US television series

Mystery! is an anthology television series produced by WGBH Boston for PBS in the United States.

The series was created as a mystery, police and crime drama spin-off of the PBS show Masterpiece Theatre. From 1980 to 2007, Mystery! aired mostly British crime series purchased from or co-produced with the BBC or ITV and adapted from British mystery fiction. In 2002, due to pressure to include more American material, a series based on the novels of US mystery writer Tony Hillerman was produced, but the vast majority of Mystery! programming has always been and continues to be British literary adaptations co-produced with UK-based production companies.

In 2008, PBS combined Mystery! with its predecessor Masterpiece Theatre under the umbrella title Masterpiece, which includes the sub-brands Masterpiece Classic, Masterpiece Mystery!, and Masterpiece Contemporary.

_What to do_:
(a) Answer these questions about the passage on the Mystery! television series, one answer per line and marked to match.
(i) Which broadcaster produces Mystery! for PBS?
(ii) The 2002 series was based on the novels of which US mystery writer?
(iii) In 2008, PBS combined Mystery! with Masterpiece Theatre under what umbrella title?
(b) Extend the passage on the Mystery! television series with new sentences that pick up after its last line.

[Stored items from a collection]
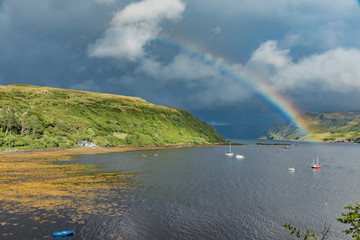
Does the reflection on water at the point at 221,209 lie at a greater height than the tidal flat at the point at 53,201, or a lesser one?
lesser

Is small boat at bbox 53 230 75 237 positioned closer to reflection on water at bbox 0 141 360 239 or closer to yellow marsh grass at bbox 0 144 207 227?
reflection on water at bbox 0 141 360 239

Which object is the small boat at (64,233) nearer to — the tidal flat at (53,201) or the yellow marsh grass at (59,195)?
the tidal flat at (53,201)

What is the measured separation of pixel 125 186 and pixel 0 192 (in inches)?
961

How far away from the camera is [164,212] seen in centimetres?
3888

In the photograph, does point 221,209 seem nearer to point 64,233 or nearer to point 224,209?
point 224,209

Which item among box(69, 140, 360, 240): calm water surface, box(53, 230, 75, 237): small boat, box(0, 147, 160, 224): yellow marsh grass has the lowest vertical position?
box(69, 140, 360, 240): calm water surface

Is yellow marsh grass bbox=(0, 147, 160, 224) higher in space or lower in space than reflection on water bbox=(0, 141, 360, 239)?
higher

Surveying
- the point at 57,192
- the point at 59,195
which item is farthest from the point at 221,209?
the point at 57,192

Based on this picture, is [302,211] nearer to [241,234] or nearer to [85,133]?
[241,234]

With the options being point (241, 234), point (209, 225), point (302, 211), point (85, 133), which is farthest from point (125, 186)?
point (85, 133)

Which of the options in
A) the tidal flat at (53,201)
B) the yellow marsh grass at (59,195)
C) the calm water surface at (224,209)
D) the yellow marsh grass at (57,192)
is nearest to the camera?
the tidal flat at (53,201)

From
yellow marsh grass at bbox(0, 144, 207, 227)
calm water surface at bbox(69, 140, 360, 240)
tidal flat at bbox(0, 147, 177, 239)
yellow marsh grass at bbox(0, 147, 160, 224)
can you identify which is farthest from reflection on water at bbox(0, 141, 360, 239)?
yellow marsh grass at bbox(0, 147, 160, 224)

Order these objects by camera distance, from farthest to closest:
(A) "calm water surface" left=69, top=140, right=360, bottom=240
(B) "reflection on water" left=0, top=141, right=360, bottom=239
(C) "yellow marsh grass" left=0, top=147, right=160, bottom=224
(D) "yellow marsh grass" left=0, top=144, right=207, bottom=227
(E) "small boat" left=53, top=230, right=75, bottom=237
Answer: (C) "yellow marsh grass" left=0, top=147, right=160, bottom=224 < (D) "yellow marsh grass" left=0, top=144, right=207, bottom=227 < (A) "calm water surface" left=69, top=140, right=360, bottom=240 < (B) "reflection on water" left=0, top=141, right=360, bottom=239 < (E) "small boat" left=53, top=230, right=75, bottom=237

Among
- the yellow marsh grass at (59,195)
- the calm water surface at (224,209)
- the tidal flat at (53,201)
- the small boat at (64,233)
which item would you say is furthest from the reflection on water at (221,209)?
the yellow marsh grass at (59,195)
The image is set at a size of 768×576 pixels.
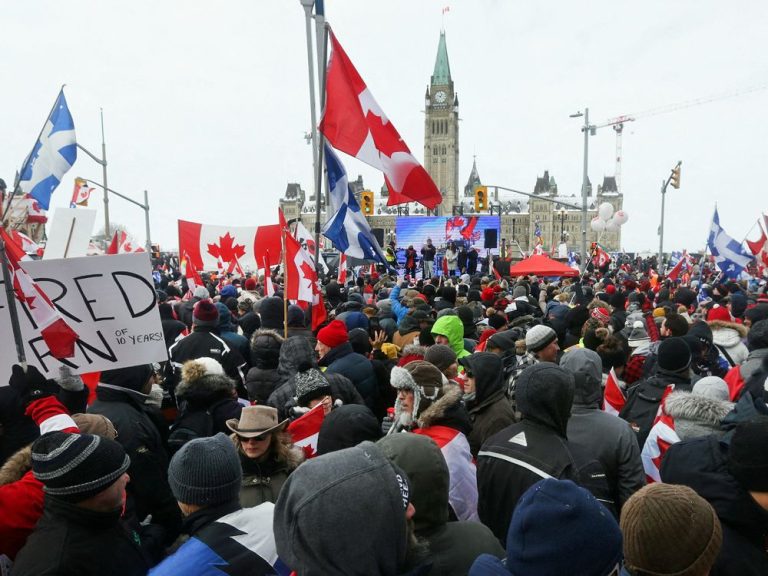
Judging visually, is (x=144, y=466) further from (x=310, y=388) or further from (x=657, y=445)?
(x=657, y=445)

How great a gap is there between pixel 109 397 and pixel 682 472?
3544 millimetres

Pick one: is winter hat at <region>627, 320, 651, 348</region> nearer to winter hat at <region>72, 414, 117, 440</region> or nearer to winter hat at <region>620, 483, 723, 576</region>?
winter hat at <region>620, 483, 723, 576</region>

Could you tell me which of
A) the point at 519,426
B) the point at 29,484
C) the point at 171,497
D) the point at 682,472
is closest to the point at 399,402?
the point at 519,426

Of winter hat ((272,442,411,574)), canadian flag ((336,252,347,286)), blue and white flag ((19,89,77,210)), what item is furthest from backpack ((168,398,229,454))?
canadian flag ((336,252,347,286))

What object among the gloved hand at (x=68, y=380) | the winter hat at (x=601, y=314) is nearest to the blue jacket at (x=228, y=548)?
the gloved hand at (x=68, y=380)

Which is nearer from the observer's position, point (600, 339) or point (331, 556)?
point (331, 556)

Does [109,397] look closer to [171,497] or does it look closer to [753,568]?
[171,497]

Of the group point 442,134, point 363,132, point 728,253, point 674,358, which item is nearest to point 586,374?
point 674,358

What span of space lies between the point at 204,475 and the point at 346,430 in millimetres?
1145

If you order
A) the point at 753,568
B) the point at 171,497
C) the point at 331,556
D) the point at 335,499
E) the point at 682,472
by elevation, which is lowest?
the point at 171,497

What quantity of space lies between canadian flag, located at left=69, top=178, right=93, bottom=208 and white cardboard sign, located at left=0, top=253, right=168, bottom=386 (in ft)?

_Results of the tasks_:
(a)
(i) WGBH Boston
(ii) Tony Hillerman
(iii) Masterpiece

(b)
==Edward Gorey, Derek Lamb, and the Mystery! opening sequence==
Mystery! is noted for its animated opening and closing title sequences with original drawings created by cartoonist Edward Gorey and animated by Eugene Federenko, Derek Lamb, and Janet Perlman, with music by Normand Roger. A PBS veteran, animator Lamb had also created programming for series like Sesame Street, The Electric Company, and The Great American Dream Machine.

Gorey's first attempt at creating a storyboard of the opening was estimated to run 10 minutes. Because executive producer Joan Wilson was looking for a 75-second sequence, Gorey was eventually asked to hand over the drawings and allow animators to use his work as inspiration. Gorey, known for his eccentric and stubborn nature, recounted:

When we first started talking about it, I gave them a scenario for the credits, but they said, 'Thank you, very much, dear, but this will take half an hour.' I told them it wouldn't if they put in on at a reasonable rate of speed, but they didn't seem to care for that idea very much. So Derek Lamb or somebody concocted the final scenario and I had very little to do with it.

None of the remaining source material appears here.